I walked into a room with my juice cart and encountered Cardinal O’Connor at a patient’s bedside. Rumor had it that he sometimes dropped by the hospital when he thought no one would see him.
He was a pariah in the gay community because of his outspoken criticism of homosexuality. He publicly opposed state and city legislation banning discrimination against gays. He supported the decision by the Ancient Order of Hibernians to exclude the Irish Lesbian and Gay Organization from marching in New York’s St. Patrick’s Day Parade.
He asked if he could accompany me on my rounds. “What is it the patients need most?” he wanted to know as we proceeded down the fluorescent-lit, linoleum hallway. “Ice,” I told him. “They want ice. They can’t get enough. The ice machines here rarely work.”
When I arrived at the hospital a few nights later I was shocked to discover that the old ice machines on both the second and third floors had been hauled away. In their place were shiny, brand new ones.
Had a miracle occurred?
The next day I asked the director of volunteers where they had come from.
“McDonald’s Corporation donated them,” she said. “We didn’t even ask for them. They just showed up out of the blue.”
That was the day I learned the most important lesson about being a volunteer: You really can make a difference.
Sidebar: The Importance of Being Trained
It’s easy to say, “Hey, I think I’ll be a volunteer.” But being one isn’t always so simple. To be an effective one, you need to be prepared. My experience helping terminally ill patients at New York’s St. Clare’s Hospital presented me with some scenarios that I wasn’t able to handle well. I spoke with Marci Alboher, vice president of Encore.org, and author of The Encore Handbook, about the need for training. If you’re thinking of volunteering for an organization, here are some of her tips. You’ll find more in her book.

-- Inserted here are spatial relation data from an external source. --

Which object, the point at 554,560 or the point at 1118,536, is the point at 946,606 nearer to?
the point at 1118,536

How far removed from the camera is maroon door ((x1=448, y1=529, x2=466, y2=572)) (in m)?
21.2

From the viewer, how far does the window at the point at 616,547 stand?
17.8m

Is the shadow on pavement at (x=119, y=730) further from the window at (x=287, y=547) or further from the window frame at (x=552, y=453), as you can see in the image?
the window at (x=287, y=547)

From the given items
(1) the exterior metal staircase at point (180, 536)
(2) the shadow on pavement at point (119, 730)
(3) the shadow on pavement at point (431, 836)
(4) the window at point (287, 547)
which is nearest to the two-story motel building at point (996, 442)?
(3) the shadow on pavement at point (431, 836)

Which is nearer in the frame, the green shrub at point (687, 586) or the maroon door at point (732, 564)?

- The first thing to do is see if they have any training for volunteers. Who is in charge of volunteers?
- Does the volunteer program have a way of bringing volunteers on board that shows some thought has been given to it?
- One of the best things I’ve heard is when an organization tells someone who is interested in helping, "I’m sorry, but we don’t know how we’d make good use of someone like you." It shows they’ve given thought to the process.
- Know what you can handle. I’m not so sure I’m so good in personal care situations. So I would never volunteer to be in a hospital interfacing with patients.
- The best thing you can do is to find people you know who have done volunteer work for the organization you’re interested in. Ask them about their experiences.